The first group, which we call “observational studies,” does little or nothing to acknowledge the endogeneity problem and contains by far the most studies. Most of these simply compare health outcomes for the insured to outcomes for the uninsured. 

Some use regression analyses to control for covariates such as income, age, gender, race, health behaviors like smoking, and comorbidities. We discuss these studies in Section IV. 

Our key finding is that such analyses – representing the vast majority of the studies of the association between health insurance and health – are confounded by both observable and unobservable difference between patients who do and do not have health insurance. 

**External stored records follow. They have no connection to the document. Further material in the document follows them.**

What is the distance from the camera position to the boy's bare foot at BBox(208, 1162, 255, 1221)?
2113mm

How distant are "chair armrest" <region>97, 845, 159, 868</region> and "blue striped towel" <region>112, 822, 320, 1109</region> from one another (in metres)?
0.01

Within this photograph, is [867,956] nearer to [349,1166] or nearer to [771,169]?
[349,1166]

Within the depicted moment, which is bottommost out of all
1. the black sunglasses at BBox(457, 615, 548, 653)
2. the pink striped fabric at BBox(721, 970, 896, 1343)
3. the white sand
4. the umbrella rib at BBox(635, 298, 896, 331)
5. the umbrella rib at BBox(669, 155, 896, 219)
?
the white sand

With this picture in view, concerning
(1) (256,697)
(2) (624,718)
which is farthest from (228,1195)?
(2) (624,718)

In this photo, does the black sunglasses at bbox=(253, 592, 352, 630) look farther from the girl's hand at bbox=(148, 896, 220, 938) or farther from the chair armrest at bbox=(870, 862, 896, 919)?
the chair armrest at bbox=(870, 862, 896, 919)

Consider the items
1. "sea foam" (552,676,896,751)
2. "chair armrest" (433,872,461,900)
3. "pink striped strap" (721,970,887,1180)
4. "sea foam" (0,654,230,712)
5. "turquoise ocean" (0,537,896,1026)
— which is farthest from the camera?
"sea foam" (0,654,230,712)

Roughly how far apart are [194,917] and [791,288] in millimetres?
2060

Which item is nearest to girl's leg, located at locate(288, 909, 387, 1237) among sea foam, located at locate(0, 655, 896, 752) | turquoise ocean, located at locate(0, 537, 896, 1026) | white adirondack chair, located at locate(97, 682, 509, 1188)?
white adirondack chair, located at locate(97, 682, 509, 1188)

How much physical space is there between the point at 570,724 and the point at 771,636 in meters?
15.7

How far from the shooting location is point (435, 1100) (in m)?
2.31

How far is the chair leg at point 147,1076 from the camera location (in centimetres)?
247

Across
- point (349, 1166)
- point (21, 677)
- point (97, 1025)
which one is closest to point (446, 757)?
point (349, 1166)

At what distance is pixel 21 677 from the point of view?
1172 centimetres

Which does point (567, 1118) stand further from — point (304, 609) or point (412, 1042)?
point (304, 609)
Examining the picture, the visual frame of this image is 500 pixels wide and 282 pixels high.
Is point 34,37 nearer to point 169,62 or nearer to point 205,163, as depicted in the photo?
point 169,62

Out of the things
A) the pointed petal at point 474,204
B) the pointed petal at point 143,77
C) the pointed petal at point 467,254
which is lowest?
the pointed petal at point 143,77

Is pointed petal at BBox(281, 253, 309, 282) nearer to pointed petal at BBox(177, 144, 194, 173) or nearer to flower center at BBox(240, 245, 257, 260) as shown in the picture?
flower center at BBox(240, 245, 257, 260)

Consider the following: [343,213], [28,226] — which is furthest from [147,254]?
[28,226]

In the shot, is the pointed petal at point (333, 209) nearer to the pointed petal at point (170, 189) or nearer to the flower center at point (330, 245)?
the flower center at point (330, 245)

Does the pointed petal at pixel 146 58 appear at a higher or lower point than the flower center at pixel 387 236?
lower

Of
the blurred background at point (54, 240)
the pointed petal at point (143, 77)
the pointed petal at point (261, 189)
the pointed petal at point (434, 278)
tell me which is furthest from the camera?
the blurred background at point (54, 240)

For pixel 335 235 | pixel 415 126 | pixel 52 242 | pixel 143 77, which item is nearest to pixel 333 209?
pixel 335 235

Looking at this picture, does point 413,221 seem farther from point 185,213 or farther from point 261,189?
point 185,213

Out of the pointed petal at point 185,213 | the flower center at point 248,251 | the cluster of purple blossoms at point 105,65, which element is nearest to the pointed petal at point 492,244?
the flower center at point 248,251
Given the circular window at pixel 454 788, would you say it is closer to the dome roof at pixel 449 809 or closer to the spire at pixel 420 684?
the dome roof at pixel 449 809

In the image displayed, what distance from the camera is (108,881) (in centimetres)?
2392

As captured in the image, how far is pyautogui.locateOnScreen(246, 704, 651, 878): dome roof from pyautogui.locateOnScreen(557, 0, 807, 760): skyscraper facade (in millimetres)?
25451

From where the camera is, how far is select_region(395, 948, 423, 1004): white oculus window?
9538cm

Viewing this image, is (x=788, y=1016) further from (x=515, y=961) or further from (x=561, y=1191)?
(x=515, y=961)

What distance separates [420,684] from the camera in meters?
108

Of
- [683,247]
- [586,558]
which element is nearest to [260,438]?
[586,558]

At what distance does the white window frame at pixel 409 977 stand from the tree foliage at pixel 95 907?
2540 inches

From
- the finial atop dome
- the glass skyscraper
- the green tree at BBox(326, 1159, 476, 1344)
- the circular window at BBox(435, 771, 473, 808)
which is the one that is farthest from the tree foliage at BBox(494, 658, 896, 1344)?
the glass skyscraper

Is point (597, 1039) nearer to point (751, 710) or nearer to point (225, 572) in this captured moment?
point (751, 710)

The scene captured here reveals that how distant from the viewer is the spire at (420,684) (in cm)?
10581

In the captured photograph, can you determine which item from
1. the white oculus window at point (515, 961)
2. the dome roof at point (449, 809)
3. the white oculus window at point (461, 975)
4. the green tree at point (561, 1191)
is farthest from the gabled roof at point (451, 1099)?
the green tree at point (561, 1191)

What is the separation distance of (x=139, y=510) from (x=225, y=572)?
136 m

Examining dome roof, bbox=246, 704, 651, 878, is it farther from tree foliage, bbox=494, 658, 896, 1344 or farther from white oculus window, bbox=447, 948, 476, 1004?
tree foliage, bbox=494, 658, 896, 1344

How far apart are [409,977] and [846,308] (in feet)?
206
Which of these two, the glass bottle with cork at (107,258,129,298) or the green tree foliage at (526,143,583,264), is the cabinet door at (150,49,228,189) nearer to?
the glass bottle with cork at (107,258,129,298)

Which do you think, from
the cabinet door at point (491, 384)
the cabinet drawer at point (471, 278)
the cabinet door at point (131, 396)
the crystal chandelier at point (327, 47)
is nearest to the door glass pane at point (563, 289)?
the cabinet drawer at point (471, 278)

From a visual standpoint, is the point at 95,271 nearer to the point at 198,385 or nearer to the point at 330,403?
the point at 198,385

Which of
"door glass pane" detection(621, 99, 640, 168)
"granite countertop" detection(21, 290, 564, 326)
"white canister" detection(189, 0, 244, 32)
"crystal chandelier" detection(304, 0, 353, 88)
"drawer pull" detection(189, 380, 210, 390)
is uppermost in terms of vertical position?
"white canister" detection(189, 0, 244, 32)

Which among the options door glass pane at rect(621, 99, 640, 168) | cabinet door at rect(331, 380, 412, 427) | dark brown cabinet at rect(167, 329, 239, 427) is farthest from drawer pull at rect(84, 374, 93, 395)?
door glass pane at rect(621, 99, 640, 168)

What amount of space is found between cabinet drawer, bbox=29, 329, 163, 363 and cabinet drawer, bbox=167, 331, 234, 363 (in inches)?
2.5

This implies that these studies cannot provide much insight into the causal effect of health insurance on health. Moreover, the complexity of the underlying relationships makes it impossible to “sign” the bias that results from the omitted variables. 

The second group consists of “natural experiments,” also sometimes called “quasiexperiments.” These analyses rely on a policy change or some other exogenous event to introduce variation in health insurance coverage that is plausibly unrelated to health and other underlying determinants of health insurance coverage. 

These situations offer an opportunity to estimate the causal effect of insurance on health. Some natural experiments are quite small in scale: for example, the cancellation of veterans’ health care benefits for a small group of individuals. 

Small natural experiments are perhaps best thought of as case studies; we discuss several of these below. Other natural experiments are much broader in scale, such as the passage of Medicare in the U.S., or of Canada’s National Health Insurance plan. 

In Section V, we discuss in detail all of the quasi-experimental studies of which we are aware. The third group consists of true social experiments in which health insurance coverage is randomly assigned to individuals and subsequent health outcomes are compared across  experimental groups. 

This group corresponds to randomized clinical trials in the field of medicine, the gold standard of biomedical evidence. Only the RAND health insurance experiment falls into this category. We discuss it in Section VI. 

Which studies provide credible evidence that can be used to make inferences about the causal impact of health insurance on health? As we have mentioned, and explain in more detail below, we believe that only the quasi-experimental and experimental analyses offer any basis for making such inferences

Since these studies are far less numerous than observational studies, and their results are often quite different than those of the observational studies, this belief requires us to discount the stated conclusions of a great deal of published work. 

This belief does not mean that we think observational studies are uninteresting or without value. Quite the contrary: observational studies documenting differences in medical care use and health outcomes between insured and uninsured populations provide information that is essential both to researchers and to policymakers because they illustrate disparities health care utilization and health outcomes among identifiable groups that may suggest the need to better understand and ultimately address these disparities. 

But we do not always agree with the authors of these studies about whether inferences about the impact of insurance coverage on health outcomes that can be drawn from their findings. In the following discussion of these three groups of studies, we explain the reasons for our strong preference in favor of experimental and quasi-experimental evidence.